To me, the on-stop gate is the most useful location to tighten the agent loop. It runs after file edits but before the agent returns its work to you, allowing the agent some autonomy as long as its final output aligns with the rules. Unfortunately, I couldn’t find a good Cursor equivalent for this hook.
The leftward push has limits. Type checking is expensive, especially because it’s not a job you can split easily. A modification to type strictness in one file can cause errors in an untouched file, so you quickly end up needing to typecheck all code. For now I only run it at commit time, not on every save.
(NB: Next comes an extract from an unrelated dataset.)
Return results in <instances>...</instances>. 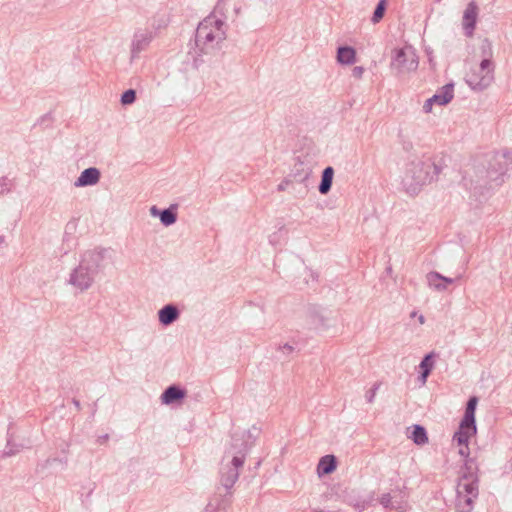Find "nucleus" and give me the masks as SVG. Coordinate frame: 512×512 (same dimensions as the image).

There’s room for improvement with state-based validation: an early gate like on-save could kick off a time-consuming validation in the background, while the results would be presented to the agent on stop. This introduces the need to track whether the save being checked is the last one, since a subsequent save can fix an error from an earlier one, and we only want to feed back current issues. I left this optimization out of the first version.
What I’ve Learned
I only started this weekend, so this list will grow, but 2 things already are clear to me:
Hard boundaries compound. Whenever I introduce a hard boundary or constraint, I know all future agent requests will be slightly better handled. Each validator I add is a correction I’ll never have to make again. Over time, the accumulated rules create an increasingly capable agent environment.
Rule definition forces clarity. The act of writing a rule (with an ID, description, scope, and explanation) forces you to think precisely about what you actually want. “No inline styles in pages” sounds simple until you have to decide: what about CSS variables? What about dynamic values? Writing the rule makes implicit conventions explicit.
The Setup Cost
This wasn’t free to build. The validation infrastructure is around 1,500 lines of TypeScript across rules, validators, gates, and transformers. For a personal blog, that’s arguably over-engineered.
But the investment pays off in two ways. First, I’m not repeating corrections. Every time I would have said “use bun, not npm” is now handled by a validator. Second, agent sessions are more autonomous. I can give Claude Code a task and trust it to produce output that is usable.
Closing Thoughts
The core idea is simple: good validation enables good agents. But “good validation” means more than just having tests. It means:
- Unified gates that work across all your tools
- Clear rules and sometimes defining rules precisely is hard
- Left-pushed validation with clear, concise feedback
- Deterministic checks that enable scaling
The agents aren’t magic, but the feedback loop is quite powerful. It provides deterministic validation, precise feedback, frees up context window space, and allows for simpler prompting, a productivity boost I initially overlooked.
I’m still iterating on this. Some validators are too strict, some not strict enough, and many are still missing. The point isn’t to have a complete setup from the start. The point is to make the setup a little better each time you find yourself providing feedback to an agent, instead of just steering it in the right direction for that specific case.
The validation code is part of this website’s repository on GitHub.